Progress DataDirect for JDBC for Apache Spark SQL

    An asterisk (*) indicates support that was added in a hotfix or software patch subsequent to a release.

    Refer to the following resources for additional information:

    • Product Compatibility Guide: Provides the latest data source and platform support information. 
    • Fixes: Describes the issues resolved since general availability.  

    Version 6.0.1

    ENHANCEMENTS
    • The driver has been enhanced to comply with FIPS standards for data encryption. As part of this enhancement, the driver was tested with FIPS 140-3 enabled using a Red Hat OpenJDK 21 on a Red Hat Universal Base Image 9 instance. Refer to FIPS (Federal Information Processing Standard) for details.*
      Available: 1/31/2025 | 6.0.1.001186
    • The driver has been enhanced to allow you to override the default value of the User-Agent header when required by a service. Using the new UserAgent property, you can specify the string value of the User-Agent header to be used in HTTP requests.

      Available: May 2023 | 6.0.1.000623

      For details, refer to UserAgent.
    • The driver has been enhanced to include timestamp in the Spy and JDBC packet
      logs by default. If required, you can disable the timestamp logging by
      specifying the following at connection: For Spy logs, set
      spyAttributes=(log=(file)Spy.log;timestamp=no) and for JDBC packet logs,
      set ddtdbg.ProtocolTraceShowTime=false.
    • Interactive SQL for JDBC (JDBCISQL) is now installed with the product. JDBCISQL is a command-line interface that supports connecting your driver to a data source, executing SQL statements and retrieving results in a terminal. This tool provides a method to quickly test your drivers in an environment that does not support GUIs.*
    • The driver has been enhanced to support the Statement.cancel API, which allows you to cancel running queries. The Statement.cancel API is supported only on Apache Spark SQL 2.0 and higher.*
    • The driver has been enhanced to support the Binary data type for Apache Spark SQL 2.0 and higher, including the following two new connection properties:*
      • MaxBinarySize allows you to specify the maximum length of fields of the Binary data type that the driver describes through result set descriptions and metadata methods.
      • BinaryDescribeType allows you to specify whether Binary columns are described as VARBINARY or LONGVARBINARY.
      For details, MaxBinarySize and BinaryDescribeType.

- [GIVEN DATA]:
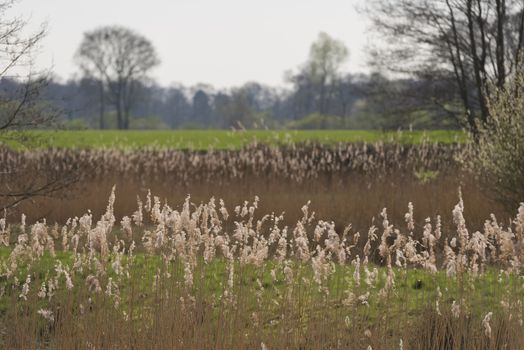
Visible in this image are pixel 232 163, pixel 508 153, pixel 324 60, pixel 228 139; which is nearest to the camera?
pixel 508 153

- [JOBS]:
(a) Transcribe the passage of the JDBC driver release notes that begins at the words "ENHANCEMENTS" and stops after "refer to UserAgent.".
(b) Extend the JDBC driver release notes with the next part, starting after their last line.
The material above comes from a source separate from the JDBC driver release notes.

- [EXPECTED RESULTS]:
(a)
ENHANCEMENTS
    • The driver has been enhanced to comply with FIPS standards for data encryption. As part of this enhancement, the driver was tested with FIPS 140-3 enabled using a Red Hat OpenJDK 21 on a Red Hat Universal Base Image 9 instance. Refer to FIPS (Federal Information Processing Standard) for details.*
      Available: 1/31/2025 | 6.0.1.001186
    • The driver has been enhanced to allow you to override the default value of the User-Agent header when required by a service. Using the new UserAgent property, you can specify the string value of the User-Agent header to be used in HTTP requests.

      Available: May 2023 | 6.0.1.000623

      For details, refer to UserAgent.

(b)
    • The driver has been enhanced to support HTTP mode, which allows you to access Apache Spark SQL data stores using HTTP/HTTPS requests. HTTP mode can be configured using the new TransportMode and HTTPPath connection properties. For details, refer to TransportMode and HTTPPath.*
    • The driver has been enhanced to support cookie based authentication for HTTP connections. Cookie based authentication can be configured using the new EnableCookieAuthentication and CookieName connection properties. For details, refer to EnableCookieAuthentication and CookieName.*
    • The driver has been enhanced to support the Decimal and Varchar data types. For details, refer to Data Types.
    • The ArrayFetchSize connection property has been added to the driver to improve performance and reduce out of memory errors. ArrayFetchSize can be used to increase throughput or, alternately, improve response time in Web-based applications. For details, refer to ArrayFetchSize.
    CHANGED BEHAVIOR
    • The installer program now requires you to install a JRE that is Java SE 11 or higher before running the installer. In earlier versions, the JRE used by the installer program was included in the product. However, to avoid potential security vulnerabilities, the installer program no longer includes a JRE. Instead, the installer program uses the JRE in your environment to allow for the most secure version of a JRE to be used.*
      Note: This change does not affect the JVM requirements for the driver. For the latest driver requirements, refer to the Product Compatibility Guide.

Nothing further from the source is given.